Jusqu’à une date très récente, parler de la Journée mondiale des langues maternelles en Algérie, c’était parler de la corde dans la maison d’un pendu. Décrétée, le 21 février, date symbole de la mort de deux étudiants du Bangladesh, tués en 1952 par la police lors des manifestations pour la reconnaissance de leur langue, la Journée mondiale des langues maternelles est célébrée par l’Unesco depuis 1999. Un black-out total a été implicitement décrété contre cette manifestation jusqu’à l’année dernière qui a vu la ministre de l’Education nationale signer un protocole d’accord avec le Haut Commissariat à l’amazighité pour l’élargissement de l’enseignement de tamazight. La ministre s’est d’ailleurs engagée à faire le nécessaire pour généraliser l’enseignement de tamazight dans toutes ses déclinaisons.

Un pas a été donc fait par l’Etat, mais est-ce suffisant pour réparer le mal fait aux enfants berbérophones durant les 60 ans d’indépendance de leur pays.

Dans une réflexion sur la place de la Langue nationale dans l’enseignement scolaire, la commission de la culture, de la science et de l’éducation de l’Union européenne, avec le professeur George Lüdi de l’université de Bâle, a établi en évoquant le cas d’un enfant suisse francophone obligé de faire ses premiers pas à l’école en allemand. Pédagogiquement, le choc subi par l’enfant est brutal et les conséquences sont graves. Le point de vue juridique de sa réflexion ne nous intéresse, cependant pas, car, en Algérie, il s’agit d’un problème constitutionnel qui fait que la langue maternelle des Berbérophones est carrément bannie. Le professeur conclut que le domaine affectif, en particulier la confiance en soi-même, l’assurance, l’amour-propre et l’identité des enfants, sort renforcé de l’emploi de la langue maternelle comme langue d’enseignement. Ceci augmente la motivation, l’initiative ainsi que la créativité des élèves et leur permet de développer leur personnalité et leur intelligence. Au contraire, l’enseignement submersif (dans une autre langue officielle imposée exclusivement à l’école), les rend silencieux et passifs; le mode de répétition mécanique engendre des frustrations et finalement des échecs scolaires.

Des enfants tyrannisés

Beaucoup de parents font état de pratiques inacceptables de certains instituteurs qui interdisent aux enfants de première année ou de maternelle de parler en kabyle, leur langue maternelle dans les classes. Une agression qui jouit de la loi de l’omerta depuis l’Indépendance dans les zones de la Kabylie où domine le bilinguisme comme les villes de Tizi Ouzou, Draâ Ben Khedda ainsi que les localités de Sidi Naâmane.

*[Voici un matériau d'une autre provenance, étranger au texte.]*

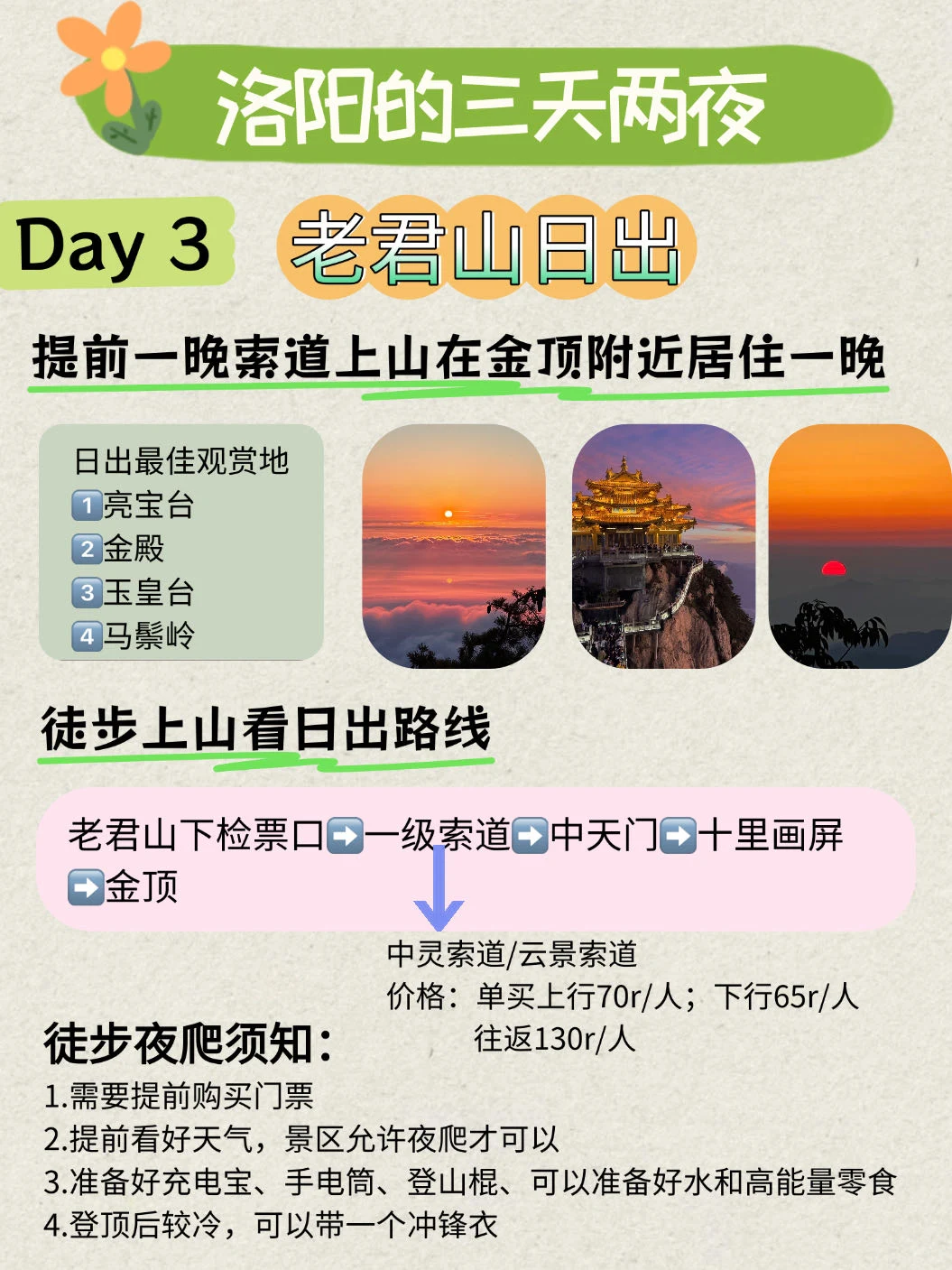 洛阳的三天两夜

Day 3 老君山日出

提前一晚索道上山在金顶附近居住一晚

日出最佳观赏地
1️⃣亮宝台
2️⃣金殿
3️⃣玉皇台
4️⃣马鬃岭

徒步上山看日出路线

老君山下检票口➡️一级索道➡️中天门➡️十里画屏➡️金顶

中灵索道/云景索道
价格：单买上行70r/人；下行65r/人
往返130r/人

徒步夜爬须知：
1.需要提前购买门票
2.提前看好天气，景区允许夜爬才可以
3.准备好充电宝、手电筒、登山棍、可以准备好水和高能量零食
4.登顶后较冷，可以带一个冲锋衣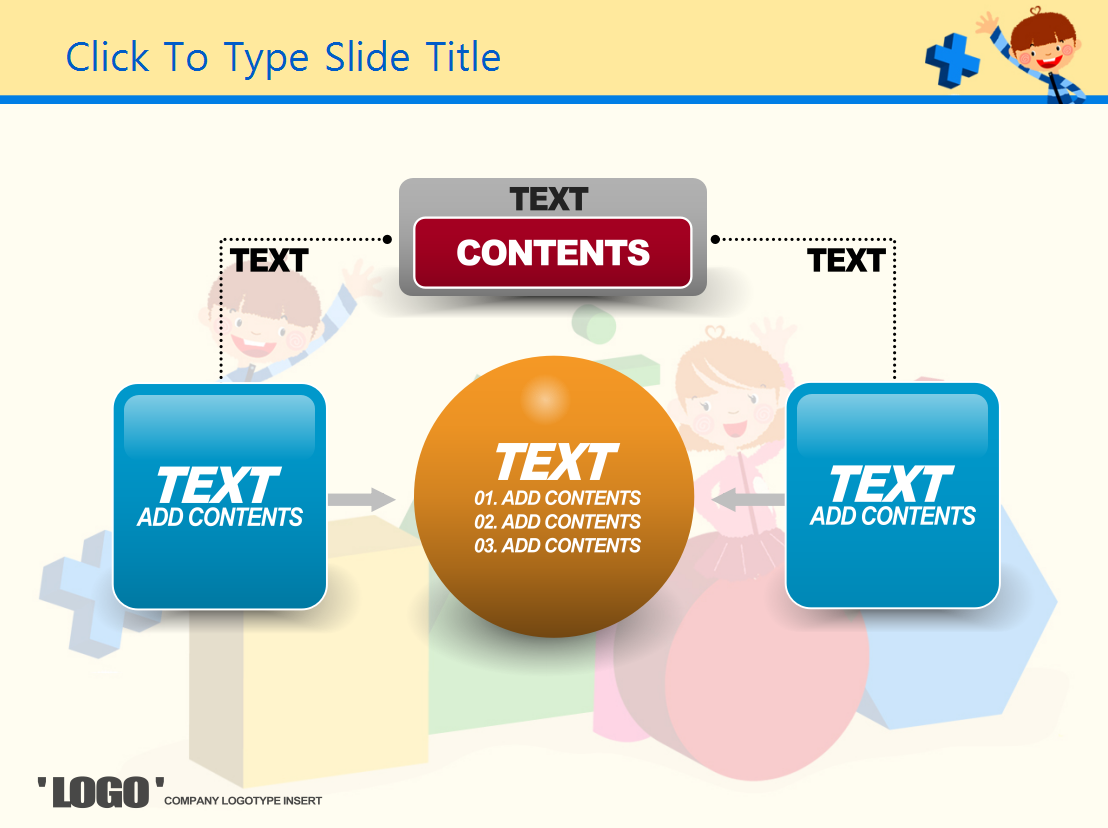 Click To Type Slide Title

TEXT

CONTENTS

TEXT

TEXT

TEXT
ADD CONTENTS

TEXT
01. ADD CONTENTS
02. ADD CONTENTS
03. ADD CONTENTS

TEXT
ADD CONTENTS

'LOGO' COMPANY LOGOTYPE INSERT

Aujourd’hui, beaucoup de parents dénoncent ces pratiques dont les conséquences sont dramatiques sur leurs enfants. Certains vont jusqu’à conclure que la responsabilité de l’Etat est directement engagée. A Draâ Ben Khedda, ils sont trop nombreux les cas de parents qui soulèvent ce phénomène. «J’ai connu de trop grandes difficultés pour socialiser mon enfant à l’école durant sa première année. Il refusait même d’y aller par peur de l’instituteur. Il ne comprenait pas ce qu’il lui disait. Ce qui se passe est grave» affirme un parent qui a voulu témoigner à ce sujet.